#### [TEXT]
Srila Saraswati, desiring to penetrate the heart of demonic Western culture, had sent some of his senior swamis to England in the mid-1930s. Their success was limited, and the swamis could not sustain local interest and financial support. Still, this was a bold move in the midst of the worldwide economic depression. During this time, Prabhupada continued to struggle in India, enduring the departure of his beloved Srila Saraswati Thakura and the resulting impotence of his once grand India-wide mission. As India achieved independence from the British and their allies, the old Indian aristocracy, it also gradually abandoned its spiritual culture. An independent India was reluctantly on the road to foreign-influenced materialistic culture. Meanwhile, Srila Saraswati’s once revolutionary organization, now fractured into smaller groups, blended into the new socio-religious society, loosing most traces of Srila Sarasvati’s bold revolution.
In the 1950s, Prabhupada had retired and was living a deeply spiritual life in India’s most important place of pilgrimage, Krishna’s birthplace. Concerned about the ineffectiveness of his guru’s movement, he strongly desired to reenergize the mission. Thus, he decided to do so by entering the heart of the materialistic culture. In 1965, after laboriously writing, editing, typing, and publishing three volumes of the Bhagavat Purana, he moved from Krishna’s birthplace to New York City, and brought two or three large trunks of the books with him. The Bhagvat, even loftier and more important than the popular Bhagavad Gita, was rare, if not impossible to find in English. In his preface, Prabhupada wrote that the Bhagavat Purana is meant to bring about a spiritual revolution in a misdirected civilization and that one is sure to become a God-realized soul by going through its first nine parts.
In the short year that followed, Prabhupada met many disaffected young people in New York who were eager to become spiritual revolutionaries. Some were angry, some frustrated, some irresponsible. Yet many of these followers, disgusted with the status quo of materialistic American society and its bigoted and watered-down religions, were intelligent and resourceful. In this environment, Prabhupada began his Hare Krishna explosion. He wrote, “The temple is a place not for eating and sleeping, but as a base from which we send out our soldiers to fight with maya. Fight with maya means to drop thousand and millions of books into the lap of the conditioned souls. Just like during war time the bombs are raining from the sky like anything.” Thus, he wisely orchestrated a war whose weapon of mass destruction was the powerful sword of knowledge. At the same time, his movement was non-violent. He required his followers to be vegetarian, and when he learned that two men, not his followers, had blown up a slaughterhouse, he said that his purpose was not to bomb, but educate. He commented that the same mentality is involved in blowing up a slaughterhouse as in meat eating itself.

#### [SUPPLIED ENTRIES]

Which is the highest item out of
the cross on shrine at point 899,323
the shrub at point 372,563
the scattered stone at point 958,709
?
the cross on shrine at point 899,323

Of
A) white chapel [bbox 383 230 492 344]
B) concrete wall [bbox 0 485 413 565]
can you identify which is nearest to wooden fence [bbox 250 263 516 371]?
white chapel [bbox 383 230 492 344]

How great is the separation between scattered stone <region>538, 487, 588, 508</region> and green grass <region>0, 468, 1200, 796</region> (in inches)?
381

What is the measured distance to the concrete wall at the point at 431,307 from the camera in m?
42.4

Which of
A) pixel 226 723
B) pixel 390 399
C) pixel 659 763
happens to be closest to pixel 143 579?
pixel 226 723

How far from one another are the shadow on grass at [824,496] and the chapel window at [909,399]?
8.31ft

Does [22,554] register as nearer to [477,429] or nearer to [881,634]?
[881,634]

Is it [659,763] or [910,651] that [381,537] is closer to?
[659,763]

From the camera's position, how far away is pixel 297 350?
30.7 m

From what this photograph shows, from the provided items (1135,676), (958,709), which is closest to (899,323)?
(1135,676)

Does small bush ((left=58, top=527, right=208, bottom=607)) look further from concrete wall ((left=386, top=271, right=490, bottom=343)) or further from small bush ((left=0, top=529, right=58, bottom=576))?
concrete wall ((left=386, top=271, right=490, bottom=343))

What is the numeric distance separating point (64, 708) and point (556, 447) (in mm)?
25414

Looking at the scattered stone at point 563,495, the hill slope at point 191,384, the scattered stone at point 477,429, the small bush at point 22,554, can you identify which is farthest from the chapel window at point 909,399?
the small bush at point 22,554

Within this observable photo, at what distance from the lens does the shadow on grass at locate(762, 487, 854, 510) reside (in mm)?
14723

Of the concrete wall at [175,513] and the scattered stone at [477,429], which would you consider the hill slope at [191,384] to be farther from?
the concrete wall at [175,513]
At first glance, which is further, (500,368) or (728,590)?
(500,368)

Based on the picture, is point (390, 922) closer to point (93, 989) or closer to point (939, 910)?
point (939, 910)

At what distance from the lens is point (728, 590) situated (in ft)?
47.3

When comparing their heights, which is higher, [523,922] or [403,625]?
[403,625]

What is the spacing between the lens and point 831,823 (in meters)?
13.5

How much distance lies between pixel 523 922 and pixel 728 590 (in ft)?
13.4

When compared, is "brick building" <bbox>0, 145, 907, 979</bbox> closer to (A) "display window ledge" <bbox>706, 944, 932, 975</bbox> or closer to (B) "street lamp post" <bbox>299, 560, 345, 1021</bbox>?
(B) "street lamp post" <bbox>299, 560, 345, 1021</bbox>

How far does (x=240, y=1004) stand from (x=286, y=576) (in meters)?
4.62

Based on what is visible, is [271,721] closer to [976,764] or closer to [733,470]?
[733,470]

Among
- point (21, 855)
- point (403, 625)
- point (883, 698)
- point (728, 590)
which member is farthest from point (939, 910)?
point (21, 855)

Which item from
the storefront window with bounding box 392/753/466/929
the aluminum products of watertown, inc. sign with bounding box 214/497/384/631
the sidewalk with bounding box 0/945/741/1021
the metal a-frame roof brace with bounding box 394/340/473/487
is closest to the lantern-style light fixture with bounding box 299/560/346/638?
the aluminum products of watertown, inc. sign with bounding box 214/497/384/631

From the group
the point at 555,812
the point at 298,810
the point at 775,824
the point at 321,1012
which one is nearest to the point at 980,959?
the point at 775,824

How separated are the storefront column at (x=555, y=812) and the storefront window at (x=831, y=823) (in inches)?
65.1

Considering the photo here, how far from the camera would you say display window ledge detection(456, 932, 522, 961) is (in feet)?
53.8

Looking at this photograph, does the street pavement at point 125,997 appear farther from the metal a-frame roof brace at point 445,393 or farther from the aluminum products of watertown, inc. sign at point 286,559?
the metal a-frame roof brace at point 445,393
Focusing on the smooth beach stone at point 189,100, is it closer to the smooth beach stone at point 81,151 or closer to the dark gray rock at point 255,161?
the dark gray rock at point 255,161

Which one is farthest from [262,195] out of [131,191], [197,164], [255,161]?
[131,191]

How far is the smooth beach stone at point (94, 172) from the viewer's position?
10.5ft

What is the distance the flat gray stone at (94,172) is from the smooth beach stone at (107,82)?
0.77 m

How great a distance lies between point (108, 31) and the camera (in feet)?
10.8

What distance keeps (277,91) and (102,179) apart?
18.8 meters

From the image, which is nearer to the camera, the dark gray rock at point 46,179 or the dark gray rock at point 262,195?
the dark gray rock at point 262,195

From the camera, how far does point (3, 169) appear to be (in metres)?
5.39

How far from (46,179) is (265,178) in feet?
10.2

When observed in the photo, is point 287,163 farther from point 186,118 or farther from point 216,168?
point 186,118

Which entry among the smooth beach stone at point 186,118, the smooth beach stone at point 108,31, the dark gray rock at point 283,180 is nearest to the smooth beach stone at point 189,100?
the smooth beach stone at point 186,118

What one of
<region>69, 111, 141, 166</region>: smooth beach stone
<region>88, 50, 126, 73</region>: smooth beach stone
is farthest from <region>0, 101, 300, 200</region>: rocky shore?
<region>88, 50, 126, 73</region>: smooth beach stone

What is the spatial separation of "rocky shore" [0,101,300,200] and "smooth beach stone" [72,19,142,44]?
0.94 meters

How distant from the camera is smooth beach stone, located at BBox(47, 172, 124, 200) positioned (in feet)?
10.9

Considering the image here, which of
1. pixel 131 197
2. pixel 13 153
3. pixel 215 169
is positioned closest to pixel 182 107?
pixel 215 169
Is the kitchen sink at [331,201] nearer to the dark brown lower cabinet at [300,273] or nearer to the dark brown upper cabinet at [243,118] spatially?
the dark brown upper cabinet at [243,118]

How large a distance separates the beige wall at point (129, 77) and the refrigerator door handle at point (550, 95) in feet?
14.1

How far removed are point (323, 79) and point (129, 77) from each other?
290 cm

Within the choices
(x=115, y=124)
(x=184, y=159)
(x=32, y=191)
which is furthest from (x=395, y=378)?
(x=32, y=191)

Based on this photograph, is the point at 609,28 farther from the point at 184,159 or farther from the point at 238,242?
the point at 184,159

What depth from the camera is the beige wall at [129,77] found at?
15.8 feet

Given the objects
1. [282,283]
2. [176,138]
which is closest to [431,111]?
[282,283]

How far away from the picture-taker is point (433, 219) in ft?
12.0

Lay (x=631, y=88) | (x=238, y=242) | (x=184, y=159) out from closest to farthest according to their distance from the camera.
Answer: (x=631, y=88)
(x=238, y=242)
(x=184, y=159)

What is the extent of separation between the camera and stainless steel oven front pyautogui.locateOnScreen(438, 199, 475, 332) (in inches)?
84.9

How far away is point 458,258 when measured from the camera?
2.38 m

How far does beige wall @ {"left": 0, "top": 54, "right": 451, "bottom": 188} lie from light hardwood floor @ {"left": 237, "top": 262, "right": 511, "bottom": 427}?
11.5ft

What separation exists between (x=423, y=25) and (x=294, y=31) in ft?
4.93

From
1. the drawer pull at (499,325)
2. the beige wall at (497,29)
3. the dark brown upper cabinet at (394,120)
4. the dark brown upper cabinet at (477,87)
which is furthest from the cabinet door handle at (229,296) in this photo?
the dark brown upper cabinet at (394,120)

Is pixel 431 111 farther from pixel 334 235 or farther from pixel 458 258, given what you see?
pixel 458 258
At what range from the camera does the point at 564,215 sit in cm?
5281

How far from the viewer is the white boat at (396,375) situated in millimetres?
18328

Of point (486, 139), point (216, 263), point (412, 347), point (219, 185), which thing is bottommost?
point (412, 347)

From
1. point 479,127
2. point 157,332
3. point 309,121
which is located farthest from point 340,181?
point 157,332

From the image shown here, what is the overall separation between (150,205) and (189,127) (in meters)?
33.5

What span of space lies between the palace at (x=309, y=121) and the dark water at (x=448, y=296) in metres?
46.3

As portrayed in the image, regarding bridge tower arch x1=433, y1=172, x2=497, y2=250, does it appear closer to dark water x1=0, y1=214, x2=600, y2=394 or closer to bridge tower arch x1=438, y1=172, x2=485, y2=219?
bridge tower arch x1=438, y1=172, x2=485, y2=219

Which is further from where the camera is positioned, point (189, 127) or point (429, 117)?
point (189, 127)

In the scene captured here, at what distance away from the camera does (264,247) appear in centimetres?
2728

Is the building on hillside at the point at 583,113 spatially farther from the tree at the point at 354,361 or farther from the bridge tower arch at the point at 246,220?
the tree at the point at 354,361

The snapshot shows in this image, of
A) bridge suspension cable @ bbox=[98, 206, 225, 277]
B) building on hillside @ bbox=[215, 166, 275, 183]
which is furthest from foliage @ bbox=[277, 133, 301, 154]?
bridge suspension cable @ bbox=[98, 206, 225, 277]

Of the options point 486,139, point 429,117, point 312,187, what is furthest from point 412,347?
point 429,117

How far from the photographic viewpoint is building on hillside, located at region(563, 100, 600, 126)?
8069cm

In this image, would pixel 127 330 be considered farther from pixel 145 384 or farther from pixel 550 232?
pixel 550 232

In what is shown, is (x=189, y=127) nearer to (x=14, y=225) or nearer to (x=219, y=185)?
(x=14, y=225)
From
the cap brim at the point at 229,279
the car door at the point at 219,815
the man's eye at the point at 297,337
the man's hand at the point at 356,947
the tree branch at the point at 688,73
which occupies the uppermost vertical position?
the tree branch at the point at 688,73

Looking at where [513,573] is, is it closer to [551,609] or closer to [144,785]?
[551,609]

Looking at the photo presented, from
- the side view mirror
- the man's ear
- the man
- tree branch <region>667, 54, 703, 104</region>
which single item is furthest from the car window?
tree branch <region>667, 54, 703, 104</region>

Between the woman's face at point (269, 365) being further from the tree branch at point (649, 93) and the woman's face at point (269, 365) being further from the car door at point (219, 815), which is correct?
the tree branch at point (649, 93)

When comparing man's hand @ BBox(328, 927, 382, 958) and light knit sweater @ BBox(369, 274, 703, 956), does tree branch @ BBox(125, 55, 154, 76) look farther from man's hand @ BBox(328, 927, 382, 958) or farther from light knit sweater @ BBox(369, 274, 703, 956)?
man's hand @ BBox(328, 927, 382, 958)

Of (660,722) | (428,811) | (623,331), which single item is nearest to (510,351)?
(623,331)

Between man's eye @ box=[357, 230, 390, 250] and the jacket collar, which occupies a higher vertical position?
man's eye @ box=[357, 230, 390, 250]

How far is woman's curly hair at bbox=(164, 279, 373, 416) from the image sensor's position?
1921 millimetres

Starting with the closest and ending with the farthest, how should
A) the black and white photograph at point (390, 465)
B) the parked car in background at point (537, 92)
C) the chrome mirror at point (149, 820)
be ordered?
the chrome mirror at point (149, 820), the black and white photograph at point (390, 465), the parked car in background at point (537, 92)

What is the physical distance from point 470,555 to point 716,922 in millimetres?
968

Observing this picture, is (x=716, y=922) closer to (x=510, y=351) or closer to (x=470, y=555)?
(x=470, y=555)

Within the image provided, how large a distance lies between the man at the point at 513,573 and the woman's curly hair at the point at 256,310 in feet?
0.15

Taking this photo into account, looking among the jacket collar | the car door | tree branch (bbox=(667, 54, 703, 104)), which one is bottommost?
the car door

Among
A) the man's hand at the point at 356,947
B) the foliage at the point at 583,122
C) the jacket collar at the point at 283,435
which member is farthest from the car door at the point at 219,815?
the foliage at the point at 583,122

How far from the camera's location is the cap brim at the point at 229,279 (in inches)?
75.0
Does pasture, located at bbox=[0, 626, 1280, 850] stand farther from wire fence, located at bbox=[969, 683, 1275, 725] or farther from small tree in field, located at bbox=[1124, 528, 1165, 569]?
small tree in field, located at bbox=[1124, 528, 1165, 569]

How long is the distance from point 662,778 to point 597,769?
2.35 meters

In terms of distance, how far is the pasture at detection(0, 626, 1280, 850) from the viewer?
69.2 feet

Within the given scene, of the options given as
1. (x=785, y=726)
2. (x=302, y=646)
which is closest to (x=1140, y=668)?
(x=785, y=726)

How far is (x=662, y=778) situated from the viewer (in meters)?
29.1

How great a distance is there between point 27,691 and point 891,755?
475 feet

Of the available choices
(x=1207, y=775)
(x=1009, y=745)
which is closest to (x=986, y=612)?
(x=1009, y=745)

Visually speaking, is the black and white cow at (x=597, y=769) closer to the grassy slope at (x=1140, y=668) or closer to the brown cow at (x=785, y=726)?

#### [GIVEN INSTRUCTION]
Carry on the passage about Prabhupada's mission to the West, picking up after its last sentence.

#### [ANSWER FOR THIS EXERCISE]
Nevertheless, he boldly trained his disciples to become gurus who do not compromise on basic principles. He explained that a guru must not fail to enforce the spiritual principles for the sake of gain or even false compassion. He described the process of bhakti yoga, or devotional service, as so valuable and powerful that it transforms a person from a demon into a god. Without principles, without standards, such a transformation cannot occur. In this way, Prabhupada’s revolution takes individual demons from the greater demonic society, transforms them into gods, demigods, and sends them back into society to provide a positive, yet provocative, influence. One of his great book distributors writes: “During Srila Prabhupada’s college days, he was actually a student with Subhas Chandra Bose, India’s mysterious but famous freedom fighter, who was to become the leader of the Indian National Army (Resistance Force who fought the British). I could not help but think of Prabhupada as a greater revolutionary than Bose. Although Bose was a freedom fighter who performed great works of liberation, Srila Prabhupada was destined to lead a spiritual revolution, giving real freedom from the cruel grip of birth and death.”
One might wonder at the message that provoked such impassioned youthful participation. Indeed, Prabhupada often spoke in strong terms. He told his disciples, “As soon as you have some attachment for anything material, it will kick you upon the face, deteriorate, and disappoint you.” His lectures were often graphic. He compared socially responsible people (karmis) to asses, that is, hard-working, yet stupid donkeys. He explained that like the donkey, the materially responsible person is often satisfied with a hurried meal and troublesome sex life. In spite of such a situation, the person is blissfully ignorant. He emphasized that people maintain their gilded cages, entrapped in them by maya, illusion. He said, “Maya kicks on my face and forces me to do something. Such is the power of maya.” In spite of his advanced age, he wasso spirited that he encouraged his young, inexperienced disciples to oppose the materialistic leaders: He instructed, “Write vigorous articles to kick on the face of these rascals; all of you. You all write very strongly, vehemently. Even [if] it is a little offensive, still these rascals should be taught a good lesson. Yes. They're misleading.”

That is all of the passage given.